For 15 years, Jane Mitchell was a fixture on Channel 4 San Diego. As a sports broadcast journalist, she interviewed legends such as Tony Gwynn, Tim Flannery and LaDainian Tomlinson on the television show she produced and anchored, One on One with Jane Mitchell. Always a passionate storyteller, Jane invited San Diego’s top athletes to share their lives in their words on her show. Athletes like Trevor Hoffman and Junior Seau trusted Jane to deliver their personal stories in ways that resonated with fans. Bob Costas has said, “Over the years, Jane Mitchell’s work with contemporary and historical sports figures has been consistently thoughtful and well crafted. She blends a fan’s passion with a reporter’s curiosity and eye for detail.”
Just how, exactly, did a ‘non-sports fan’ become a sports broadcast journalist, interviewing Greats such as Ted Williams and amassing 27 Emmy Awards?
Jane realized she wanted to be a reporter in eighth grade. While watching the news with her dad, a retired Navy Officer, Jane noticed the newscaster was reporting from Egypt’s pyramids. “The idea that a person could travel the world, tell stories, be on TV and get paid for it! That was where it clicked,” she recalled. Jane was on her way.
Born and raised in Coronado, Jane attended Crown Elementary School and Coronado High School. At 17, she hosted her first television show, Coronado Corner. After graduating from CHS in 1981, she studied political science at UCSD. A degree in political science was no mistake: Upon learning that Today Show host Jane Pauley was a political science major, she decided to emulate that route and simultaneously create her own path to journalism through writing and visual arts. Grad school took her to Chicago, where she received a Master of Science in Journalism from the Medill School of Journalism at Northwestern University.
NBC, Here She Comes!
While she was a young reporter working and living in Tulsa, Jane’s father got sick with ALS. She returned home to Coronado and started working at NBC as a writer, field producer and weekend reporter – all while helping to care for her dad. Before he passed away, she interviewed him. “He wanted to tell his life story,” she said.
Jane stayed at NBC for a couple of years. One thing led to another, and Jane seized her well-deserved opportunities, eventually landing her One on One with Jane Mitchell. Inspired by the success and content of the show, Jane wrote a book in 2010. “I came home for personal reasons…but things evolved and it turned out to be not only the best decision, personally, but big picture it led to so many great things,” she said.
A new venture.
One on One with Jane Mitchell became her brand.

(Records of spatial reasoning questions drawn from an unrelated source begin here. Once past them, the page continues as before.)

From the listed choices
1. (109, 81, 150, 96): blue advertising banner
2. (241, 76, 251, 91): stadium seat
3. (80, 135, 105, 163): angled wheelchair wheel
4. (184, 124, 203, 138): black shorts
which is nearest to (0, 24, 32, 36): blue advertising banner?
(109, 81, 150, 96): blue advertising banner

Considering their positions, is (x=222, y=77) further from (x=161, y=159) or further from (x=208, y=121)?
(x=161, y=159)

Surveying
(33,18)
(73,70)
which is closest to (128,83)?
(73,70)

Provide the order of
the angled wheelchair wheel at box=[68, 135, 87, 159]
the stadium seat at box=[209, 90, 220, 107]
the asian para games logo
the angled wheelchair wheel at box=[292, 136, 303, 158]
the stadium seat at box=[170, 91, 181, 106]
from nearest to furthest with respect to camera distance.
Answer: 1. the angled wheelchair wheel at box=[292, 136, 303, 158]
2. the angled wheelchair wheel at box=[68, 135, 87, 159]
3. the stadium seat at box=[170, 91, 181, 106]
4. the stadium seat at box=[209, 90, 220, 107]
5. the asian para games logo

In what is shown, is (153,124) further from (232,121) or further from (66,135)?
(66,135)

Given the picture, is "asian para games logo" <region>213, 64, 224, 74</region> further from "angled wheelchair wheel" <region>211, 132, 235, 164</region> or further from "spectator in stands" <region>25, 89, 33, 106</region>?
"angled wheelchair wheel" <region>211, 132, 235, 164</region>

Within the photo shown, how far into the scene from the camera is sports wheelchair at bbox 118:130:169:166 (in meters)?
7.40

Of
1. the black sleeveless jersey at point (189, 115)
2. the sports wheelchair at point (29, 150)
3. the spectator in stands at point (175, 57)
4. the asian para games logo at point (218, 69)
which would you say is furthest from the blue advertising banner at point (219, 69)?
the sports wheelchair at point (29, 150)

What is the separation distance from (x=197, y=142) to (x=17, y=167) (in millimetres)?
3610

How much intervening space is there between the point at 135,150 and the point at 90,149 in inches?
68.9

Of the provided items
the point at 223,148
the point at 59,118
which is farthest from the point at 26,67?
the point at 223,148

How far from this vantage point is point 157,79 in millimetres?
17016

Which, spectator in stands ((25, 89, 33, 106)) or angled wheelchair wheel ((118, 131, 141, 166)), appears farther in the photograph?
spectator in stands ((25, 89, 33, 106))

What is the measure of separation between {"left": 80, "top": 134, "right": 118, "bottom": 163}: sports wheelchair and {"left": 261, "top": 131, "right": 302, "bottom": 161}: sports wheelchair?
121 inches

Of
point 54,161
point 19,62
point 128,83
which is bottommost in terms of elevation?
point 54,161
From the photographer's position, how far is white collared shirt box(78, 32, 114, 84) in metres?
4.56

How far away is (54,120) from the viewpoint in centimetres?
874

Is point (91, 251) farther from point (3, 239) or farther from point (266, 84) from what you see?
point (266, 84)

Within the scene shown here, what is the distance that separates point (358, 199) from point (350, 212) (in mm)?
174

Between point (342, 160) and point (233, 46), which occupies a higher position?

Athletes felt comfortable enough with her style and approach to give Jane the in-depth, personal interviews so many reporters seek. Jane loved the work. Around the 2011 season, the show ended and she had a baby, her daughter Lily. A year later, Jane’s mother turned 90, and Jane felt compelled to interview her mom as she had done for her dad. “I wrote it and produced it like a show. About 70 people were present at her 90th birthday party; there wasn’t a dry eye in the house,” she said. Everyone was touched by the heartfelt effort and tangible memories Jane had created. Furthermore, there were guests at the party from different experiences sprinkled throughout her mother’s life. Everyone enjoyed learning more about their loved one in new dimensions they perhaps had not yet seen before.
Having someone tell their story is so important.
“After that I thought, this is what I need to do. I’ve done it for all these years with athletes. I did it for my dad and others over the years. There were different reasons I had been hired to do this, but it had not yet been my primary thing,” she said. At this point in her life, the ability to control her own schedule to be with her daughter as much as possible also enticed Jane to pursue this form of storytelling, not just as a personal archive of family history, but as a business. Your Story, Your Legacy was born.
With Your Story, Your Legacy, clients can hire Jane to interview and produce stories about their loved ones. Essentially, she will act as a personal biographer. She researches her clients and their families thoroughly prior to the interview. She will produce, edit, and fine-tune a recorded history to be passed through generations. With her professional background and own personal experience with losing a loved one she had interviewed, she’s a true expert. “The bottom line for me is to have people sit down and get as much of your story captured as possible for the day you’re gone,” she said. Most importantly, she said, just do it. “You do not have to be famous to have a story worth sharing,” she urged.
“I’m helping people tell their stories. Victories, losses, joys, sadness, everything that makes us a human being. And it’s there for them to share with other people. It’s really simple when you think about it.”